Correio Braziliense
postado em 18/02/2020 04:06
A falta de uma alternativa para evitar a criação de um novo imposto para substituir a “nova CPMF”, proposta impopular que culminou com a queda do então secretário especial da Receita Federal, Marcos Cintra, no ano passado, é um dos impasses que impediram, até agora, a equipe chefiada pelo ministro da Economia, Paulo Guedes, de concluir uma proposta de reforma tributária a ser encaminhada ao Congresso. Várias vezes prometida “para a semana que vem” por Guedes, a proposta está perto de completar um ano desde a primeira manifestação nesse sentido.
“Eu tinha feito uma pesquisa e achei declarações de julho, mas já me passaram informações de que isso pode ter ocorrido também entre abril e maio do ano passado”, disse o economista Guilherme Tinoco, especialista em contas públicas. Na avaliação de Tinoco, se o governo federal não apresentar o projeto que quer, não haverá reforma, apesar de toda a mobilização do Congresso, onde tramitam duas propostas distintas: a PEC nº 45, na Câmara, e a PEC nº 110/2019, no Senado. “O governo federal é ator importantíssimo porque é a Receita Federal que tem acesso a dados que ninguém tem para os cálculos”, explicou.

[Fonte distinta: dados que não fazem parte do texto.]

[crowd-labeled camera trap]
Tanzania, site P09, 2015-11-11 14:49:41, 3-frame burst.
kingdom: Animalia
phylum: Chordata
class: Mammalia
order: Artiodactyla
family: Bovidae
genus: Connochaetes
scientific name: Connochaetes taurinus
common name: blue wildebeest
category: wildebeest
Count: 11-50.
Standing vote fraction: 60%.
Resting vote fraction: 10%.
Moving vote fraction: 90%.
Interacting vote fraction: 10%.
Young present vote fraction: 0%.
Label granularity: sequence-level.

Nos últimos dias, a equipe econômica tem sinalizado que não tem uma proposta de reforma tributária propriamente dita, porque centraliza as mudanças apenas em tributos federais e deixa de fora o Imposto sobre Circulação de Mercadorias e Serviços (ICMS), de competência estadual, tributo que tem o maior número de distorções, na visão de especialistas. A grande queixa de analistas, contudo, é a falta de clareza do que o governo pretende. A reforma tributária é uma das mais importantes da agenda econômica pós-reforma da Previdência. E, enquanto o governo não se decide, os investidores continuam cautelosos e a economia continua fraca.
Efeito
Autor da proposta de reforma tributária que norteia a PEC nº 45, o economista Bernard Appy, diretor do Centro de Cidadania Fiscal (CciF), não vê problema se as discussões da reforma tributária ficarem para depois do carnaval. Contudo, afirma que, se ela não for aprovada este ano, “o efeito principal é postergar um crescimento mais sólido da economia”.
Appy ressaltou que, se a proposta feita por ele, unificando cinco tributos federais, estaduais e municipais, fosse aprovada, o efeito sobre o crescimento do PIB seria de 20 pontos percentuais em 15 anos. “É um impacto muito forte”, destacou. Ele diz que seria muito bom se o governo participasse da discussão, apesar dos esforços do Congresso. “A impressão é que a discussão vai avançar sem a proposta do governo. Seria importante ter uma posição de consenso e, nesse ponto, seria bom que o governo enviasse a sua proposta e participasse do debate”, afirmou.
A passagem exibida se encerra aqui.